1. [OIS 1.36] Infant Mortality The infant mortality rate is defined as the number of infant deaths per 1,000 live births. This rate is often used as an indicator of the level of health in a country. The (relative frequency) histogram below shows the distribution of estimated infant death rates in 2012 for 222 countries. (CIA Factbook, Country Comparison: Infant Mortality Rate, 2012)

a) If the infant mortality rate were instead reported in deaths per 100 births, how would the shape of the histogram differ from what you see above?

b) The 5-number summary for deaths per 1000 births is: 1.8, 6.5, 15.6, 42.1, 121.6. Compute the following summary statistics for deaths per 100 live births:

i) median

ii) IQR

iii) range

iv) Q3

c) The mean number of deaths per 1000 live births is 26.7 and the standard deviation is 25.9. Compute the following summary statistics for deaths per 100 live births:

i) mean

ii) standard deviation

d) It's possible to perform other transformations on data value other than scaling and shifting. Here is a histogram of the base-10 logarithm of the mortality rates:

(You may have learned that log(10) = 1, log(100) = 2, log(1000 = 3), etc.) Compare this histogram with the original histogram of the untransformed data values. 

2. [OIS 1.43] Commuting times The histogram below shows the distribution of mean commuting times (in minutes) for 3,143 U.S. counties during 2010.

a) What would the distribution of mean commute times look like if we converted the units from minutes to hours?

b) How would each of the following summary statistics change after converting from minutes to hours?

i) mean

ii) standard deviation

iii) median

iv) IQR

 3. Textbooks The following information about 18 statistics textbooks was retrieved on September 21, 2012 from Amazon.com: author, title, edition, ISBN, number of pages, shipping weight (in pounds), Amazon price (in dollars) and list price (in dollars).

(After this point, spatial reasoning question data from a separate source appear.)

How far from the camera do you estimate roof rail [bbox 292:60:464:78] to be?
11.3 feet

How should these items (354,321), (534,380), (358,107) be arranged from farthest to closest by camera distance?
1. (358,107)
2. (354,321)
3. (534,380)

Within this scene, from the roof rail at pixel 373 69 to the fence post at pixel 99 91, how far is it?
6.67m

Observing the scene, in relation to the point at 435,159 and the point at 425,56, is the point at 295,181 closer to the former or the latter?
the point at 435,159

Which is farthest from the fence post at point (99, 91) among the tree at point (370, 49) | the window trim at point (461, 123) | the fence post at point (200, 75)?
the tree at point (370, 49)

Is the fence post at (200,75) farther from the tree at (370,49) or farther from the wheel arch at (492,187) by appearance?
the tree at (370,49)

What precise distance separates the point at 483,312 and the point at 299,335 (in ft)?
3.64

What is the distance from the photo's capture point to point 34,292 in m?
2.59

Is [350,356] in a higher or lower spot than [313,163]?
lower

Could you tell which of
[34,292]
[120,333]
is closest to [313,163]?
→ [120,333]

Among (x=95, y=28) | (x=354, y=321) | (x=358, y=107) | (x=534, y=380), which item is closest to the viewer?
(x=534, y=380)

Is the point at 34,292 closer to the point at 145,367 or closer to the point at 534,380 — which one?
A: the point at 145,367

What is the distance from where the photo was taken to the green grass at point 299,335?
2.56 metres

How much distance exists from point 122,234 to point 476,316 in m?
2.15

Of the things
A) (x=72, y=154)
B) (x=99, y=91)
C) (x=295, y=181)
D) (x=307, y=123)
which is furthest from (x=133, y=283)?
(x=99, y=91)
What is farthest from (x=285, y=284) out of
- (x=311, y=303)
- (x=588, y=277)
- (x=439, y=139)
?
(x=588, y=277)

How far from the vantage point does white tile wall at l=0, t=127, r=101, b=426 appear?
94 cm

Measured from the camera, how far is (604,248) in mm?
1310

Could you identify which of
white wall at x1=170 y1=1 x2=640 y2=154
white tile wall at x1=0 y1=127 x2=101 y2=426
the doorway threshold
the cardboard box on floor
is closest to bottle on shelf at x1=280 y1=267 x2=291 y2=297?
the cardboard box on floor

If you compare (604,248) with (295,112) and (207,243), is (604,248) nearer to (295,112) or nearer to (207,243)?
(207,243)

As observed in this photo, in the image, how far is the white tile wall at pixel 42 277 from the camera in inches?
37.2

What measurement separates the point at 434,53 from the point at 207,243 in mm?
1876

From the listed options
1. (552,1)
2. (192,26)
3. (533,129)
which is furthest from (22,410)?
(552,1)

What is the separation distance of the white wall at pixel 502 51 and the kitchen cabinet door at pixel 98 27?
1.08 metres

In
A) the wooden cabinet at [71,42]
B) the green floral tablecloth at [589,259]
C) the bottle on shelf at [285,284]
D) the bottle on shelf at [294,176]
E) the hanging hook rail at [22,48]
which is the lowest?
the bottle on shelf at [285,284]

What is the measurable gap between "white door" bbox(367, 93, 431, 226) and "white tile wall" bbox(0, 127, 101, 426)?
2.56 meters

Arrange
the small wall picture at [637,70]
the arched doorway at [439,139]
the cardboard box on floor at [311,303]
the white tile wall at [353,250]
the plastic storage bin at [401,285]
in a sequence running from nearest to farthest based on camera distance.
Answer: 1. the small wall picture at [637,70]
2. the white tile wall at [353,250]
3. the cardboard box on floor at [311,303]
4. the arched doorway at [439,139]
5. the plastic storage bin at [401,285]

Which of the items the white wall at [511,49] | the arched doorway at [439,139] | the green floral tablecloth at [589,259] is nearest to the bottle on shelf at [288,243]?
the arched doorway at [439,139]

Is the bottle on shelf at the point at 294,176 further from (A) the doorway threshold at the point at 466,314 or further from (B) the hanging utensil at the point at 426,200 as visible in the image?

author title ed. ISBN pages weight price list
De Veaux Intro Stats 3u 0321500458 864 4.4 121.88 170.00
De Veaux Stats: Data and Models 0321692551 976 4.4 123.26 170.00
Agresti Statistics: The Art and Science… 0135131995 848 4.2 130.99 170.00
Triola Elementary Statistics 11u 0321694503 888 4.3 155.50 170.00
McClave Statistics 11  0132069512 864 4.4 140.74 170.00
Moore Intro. to the Practice of Statistics 1429240326 709 3.8 132.82 ------
Moore Basic Practice of Statistics 1464102546 745 3.2 129.49 ------
Freund Modern Elementary Statistics 12  013187439X 576 2.4 130.99 170.00
Bluman Elementary Statistics 0077460391 896 4.4 131.75 ------
Utts Mind on Statistics 0538733489 752 3.4 144.72 202.95
Johnson Elementary Statistics 11  0538733500 832 4.2 193.94 241.95
Freedman Statistics 0393929728 720 3.0 120.62 241.95
Mendenhall Intro. to Probability and Statistics 14  1133103758 744 3.0 198.90 234.95
Larson Elementary Statistics 0321891872 352 4.0 170.90 188.33
Sullivan Statistics: Informed Decisions… 0321757270 960 4.7 157.08 170.00
Gould Introductory Statistics 0321322150 736 3.6 124.20 170.00
Peck Statistics: The Exploration & Analysis… 0840058012 816 4.0 196.35 252.95
Diez OpenIntro Statistics 1478217200 426 2.3 9.94 9.94

a) Compute the following summary statistics for the shipping weights of these books:

i) mean

ii) median

iii) standard deviation

iv) IQR

b) If packaging material weighing 0.2 pounds were added to each of the shipping weights, how would that affect the summary statistics you just computed?